Perimeter Inventory and Vulnerability Identification

This phase focuses on enumerating all externally available websites, services, and servers comprising the network perimeter. Participants will employ automated and manual techniques to identify “low-hanging fruit” vulnerabilities and will write detailed deliverables on which hosts may be vulnerable to compromise.

Initial Access

Participants will review the OSINT profile developed in the Initial Recon phase to start vectoring attacks from the gathered information. This could include vulnerabilities associated with web applications (SQL Injection), password guessing attacks against exposed remote access services (VPN, RDP, webmail, ssh, etc.), or outright exploit of vulnerable or outdated services.

Establish Foothold

At this stage, an entry into the network is established. This involves execution of remote administrative software, or of an agent on the victim’s systems, which allows an attacker to maintain a foothold. Often these remote agents are executed in-memory to eliminate any on-disk operations just as today’s adversaries would behave. Participants will gain access and control one or more computers or servers within the target environment.

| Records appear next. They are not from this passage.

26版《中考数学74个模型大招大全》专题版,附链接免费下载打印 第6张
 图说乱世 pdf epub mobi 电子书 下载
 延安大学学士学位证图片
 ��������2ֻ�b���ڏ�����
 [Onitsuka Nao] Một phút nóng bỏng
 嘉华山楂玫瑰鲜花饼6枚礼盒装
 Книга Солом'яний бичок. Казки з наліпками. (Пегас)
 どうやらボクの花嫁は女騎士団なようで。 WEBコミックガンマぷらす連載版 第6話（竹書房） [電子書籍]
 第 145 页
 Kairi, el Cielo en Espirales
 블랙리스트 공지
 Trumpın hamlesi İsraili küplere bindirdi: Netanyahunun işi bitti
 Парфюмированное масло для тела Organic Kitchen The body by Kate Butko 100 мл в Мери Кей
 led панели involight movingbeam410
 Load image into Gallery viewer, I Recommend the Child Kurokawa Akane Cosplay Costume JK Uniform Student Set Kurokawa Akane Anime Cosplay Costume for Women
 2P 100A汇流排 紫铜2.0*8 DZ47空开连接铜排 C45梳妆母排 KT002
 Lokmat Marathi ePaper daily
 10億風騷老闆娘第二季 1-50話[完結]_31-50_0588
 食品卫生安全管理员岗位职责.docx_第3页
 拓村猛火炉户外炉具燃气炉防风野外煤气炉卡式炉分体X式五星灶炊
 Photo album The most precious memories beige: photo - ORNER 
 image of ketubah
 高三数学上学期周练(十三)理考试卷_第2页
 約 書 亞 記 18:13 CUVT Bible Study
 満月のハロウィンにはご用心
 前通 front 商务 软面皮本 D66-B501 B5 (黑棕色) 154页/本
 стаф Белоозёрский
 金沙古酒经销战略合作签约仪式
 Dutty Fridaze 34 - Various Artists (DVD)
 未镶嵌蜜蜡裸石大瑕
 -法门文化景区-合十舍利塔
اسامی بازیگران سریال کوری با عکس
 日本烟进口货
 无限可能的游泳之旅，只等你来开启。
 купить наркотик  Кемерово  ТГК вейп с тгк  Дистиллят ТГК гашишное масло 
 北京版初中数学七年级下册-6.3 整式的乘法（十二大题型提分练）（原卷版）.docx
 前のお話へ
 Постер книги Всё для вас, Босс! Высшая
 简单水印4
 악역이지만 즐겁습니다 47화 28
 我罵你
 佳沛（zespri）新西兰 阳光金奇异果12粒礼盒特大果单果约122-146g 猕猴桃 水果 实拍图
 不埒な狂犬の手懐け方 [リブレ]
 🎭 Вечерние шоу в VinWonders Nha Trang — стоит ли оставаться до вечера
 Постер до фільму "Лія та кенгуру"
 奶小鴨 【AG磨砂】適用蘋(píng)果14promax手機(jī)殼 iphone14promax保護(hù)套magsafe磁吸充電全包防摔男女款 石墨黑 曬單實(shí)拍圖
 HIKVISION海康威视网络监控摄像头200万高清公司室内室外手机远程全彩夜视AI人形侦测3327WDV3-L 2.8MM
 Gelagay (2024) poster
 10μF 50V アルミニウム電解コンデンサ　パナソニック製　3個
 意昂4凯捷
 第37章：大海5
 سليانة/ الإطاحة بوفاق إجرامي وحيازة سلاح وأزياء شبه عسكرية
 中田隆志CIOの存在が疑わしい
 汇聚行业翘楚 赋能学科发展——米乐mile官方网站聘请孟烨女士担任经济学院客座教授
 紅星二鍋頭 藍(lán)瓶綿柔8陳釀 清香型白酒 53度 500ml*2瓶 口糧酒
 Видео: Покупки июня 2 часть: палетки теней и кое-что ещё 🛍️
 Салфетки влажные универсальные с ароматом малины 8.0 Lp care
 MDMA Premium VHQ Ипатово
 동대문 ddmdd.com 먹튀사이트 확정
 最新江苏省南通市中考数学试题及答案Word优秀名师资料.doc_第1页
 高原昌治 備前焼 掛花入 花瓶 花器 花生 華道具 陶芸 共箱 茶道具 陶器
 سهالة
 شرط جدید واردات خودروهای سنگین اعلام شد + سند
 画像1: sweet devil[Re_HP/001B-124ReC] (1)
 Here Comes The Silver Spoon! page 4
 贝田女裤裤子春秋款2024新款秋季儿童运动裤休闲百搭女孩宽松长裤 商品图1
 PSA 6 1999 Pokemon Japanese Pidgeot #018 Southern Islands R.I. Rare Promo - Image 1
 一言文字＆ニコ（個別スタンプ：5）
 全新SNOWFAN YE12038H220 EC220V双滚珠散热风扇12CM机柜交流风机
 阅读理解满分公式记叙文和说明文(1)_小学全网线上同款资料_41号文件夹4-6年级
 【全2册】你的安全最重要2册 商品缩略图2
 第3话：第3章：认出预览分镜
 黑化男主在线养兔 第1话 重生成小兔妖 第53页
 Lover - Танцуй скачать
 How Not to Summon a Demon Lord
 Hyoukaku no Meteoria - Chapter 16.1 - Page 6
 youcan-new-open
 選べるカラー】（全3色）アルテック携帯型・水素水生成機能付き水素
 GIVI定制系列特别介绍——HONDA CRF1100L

Participants will work to identify viable methods to establish persistent access and maintain this access to understand how an operation would continue in the event of disruption. The current user’s privilege level will be evaluated along with initial reconnaissance of the local network to identify any options for initial lateral movement at the user level that will prevent loss of network access. This process is highly dependent upon the environment, and level of privilege of the initial access.

Participants will learn to document all actions taken during an engagement, collect logs of all activities performed, and learn to provide all relevant log data and raw data logs from tools used as a deliverable.

Penetration Testing Tool Kit

Participants will learn the Kali Linux platform for the purposes of penetration tests against sophisticated critical infrastructure entities. Of those tools included with Kali Linux, participants will gain the most familiarity with:

  • Metasploit
  • Mimikatz
  • Burp Suite Professional
  • stunnel
  • Responder
  • Hydra
  • Kismet
  • NBTScan
  • Hashcat
  • Netcat
  • theHarvester
  • sqlmap
  • Nikto
  • Wireshark
  • BeEF

In addition to the Kali Linux tools, participants will also utilize additional commercial and open-source tools and reconnaissance techniques throughout the course.